The particle size of the coprecipitated ferrite used in the present invention is illustrated in FIG. 2. The horizontal axis is the average particle diameter d (μm) of the coprecipitated raw material powder, and the vertical axis L is the single crystallization length L (mm) by hot press heat treatment in _N2 .
is shown for Mn-Zn-Fe ferrite, and single crystallization is likely to occur between the shaded areas, that is, those with an average grain size of 0.01 to 1.0 μm. The curve shows the relationship between typical average grain size and single crystallization length.

[Brief explanation of the drawing]

Figures 1A and B are diagrams showing the process of single crystal ferrite formation by the method of the present invention, and Figure 2 is a diagram showing the influence of the average particle size of the coprecipitated raw material powder on single crystallization in the method of the present invention. be. A-1...Single crystal ferrite that becomes a seed, A-
2... Polycrystalline ferrite, A-3... Bonding interface,
B-1...Seed single-crystal ferrite, B-2...polycrystalline ferrite, B-4...single-crystalline portion.

Claims (1)

[Claims] 1. A single crystal ferrite and a polycrystalline ferrite having the same composition or a composition similar to that of the single crystal ferrite and the same crystal structure as the single crystal ferrite are joined together, and the joined body is heat-treated.
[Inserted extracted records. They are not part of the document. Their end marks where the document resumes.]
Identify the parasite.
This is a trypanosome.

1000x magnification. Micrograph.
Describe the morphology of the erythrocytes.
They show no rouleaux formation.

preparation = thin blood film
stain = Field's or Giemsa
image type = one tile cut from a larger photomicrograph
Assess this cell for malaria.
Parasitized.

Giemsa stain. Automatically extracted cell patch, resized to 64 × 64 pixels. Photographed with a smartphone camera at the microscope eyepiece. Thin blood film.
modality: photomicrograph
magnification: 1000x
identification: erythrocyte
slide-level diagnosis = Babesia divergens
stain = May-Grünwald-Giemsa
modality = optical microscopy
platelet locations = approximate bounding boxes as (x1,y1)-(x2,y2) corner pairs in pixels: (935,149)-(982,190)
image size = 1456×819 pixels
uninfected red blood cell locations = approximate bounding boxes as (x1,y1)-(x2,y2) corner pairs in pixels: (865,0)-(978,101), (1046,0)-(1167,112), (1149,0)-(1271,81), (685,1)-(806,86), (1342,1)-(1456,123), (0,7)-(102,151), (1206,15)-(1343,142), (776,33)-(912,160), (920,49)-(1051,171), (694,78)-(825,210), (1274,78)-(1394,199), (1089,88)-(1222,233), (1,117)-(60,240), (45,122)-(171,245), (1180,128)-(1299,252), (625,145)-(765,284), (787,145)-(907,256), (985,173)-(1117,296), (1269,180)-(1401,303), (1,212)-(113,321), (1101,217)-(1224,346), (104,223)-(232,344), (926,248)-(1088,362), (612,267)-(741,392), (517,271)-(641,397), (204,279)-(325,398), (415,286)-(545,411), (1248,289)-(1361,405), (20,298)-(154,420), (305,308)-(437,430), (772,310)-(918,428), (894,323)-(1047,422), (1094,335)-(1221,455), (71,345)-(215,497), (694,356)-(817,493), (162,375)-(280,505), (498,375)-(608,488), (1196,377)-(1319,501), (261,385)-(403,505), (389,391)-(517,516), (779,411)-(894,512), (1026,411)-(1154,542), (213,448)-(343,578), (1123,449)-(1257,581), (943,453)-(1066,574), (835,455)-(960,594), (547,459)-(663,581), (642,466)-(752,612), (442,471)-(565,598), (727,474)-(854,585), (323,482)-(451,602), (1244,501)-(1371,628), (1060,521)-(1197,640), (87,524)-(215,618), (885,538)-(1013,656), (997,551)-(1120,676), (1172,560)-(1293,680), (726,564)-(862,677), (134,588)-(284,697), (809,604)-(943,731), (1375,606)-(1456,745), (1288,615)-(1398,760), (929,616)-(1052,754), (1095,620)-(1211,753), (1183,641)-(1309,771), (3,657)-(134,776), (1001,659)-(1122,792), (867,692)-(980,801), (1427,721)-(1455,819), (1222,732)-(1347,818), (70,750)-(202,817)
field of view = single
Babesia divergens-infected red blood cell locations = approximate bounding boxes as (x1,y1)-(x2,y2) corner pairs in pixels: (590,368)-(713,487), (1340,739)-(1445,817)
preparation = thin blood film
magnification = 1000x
By this, when growing the polycrystalline ferrite into a single crystal ferrite having the same crystal orientation and the same crystal structure as the single crystal ferrite, a coprecipitated ferrite powder synthesized by a wet method as the polycrystalline ferrite is used as a starting material. , a method for producing single-crystal ferrite characterized by using polycrystals obtained by firing the same. 2 The average particle size of coprecipitated ferrite powder particles is 0.01
1. The method for producing a single crystal ferrite according to claim 1, wherein the crystal grain size is 1.0 μm.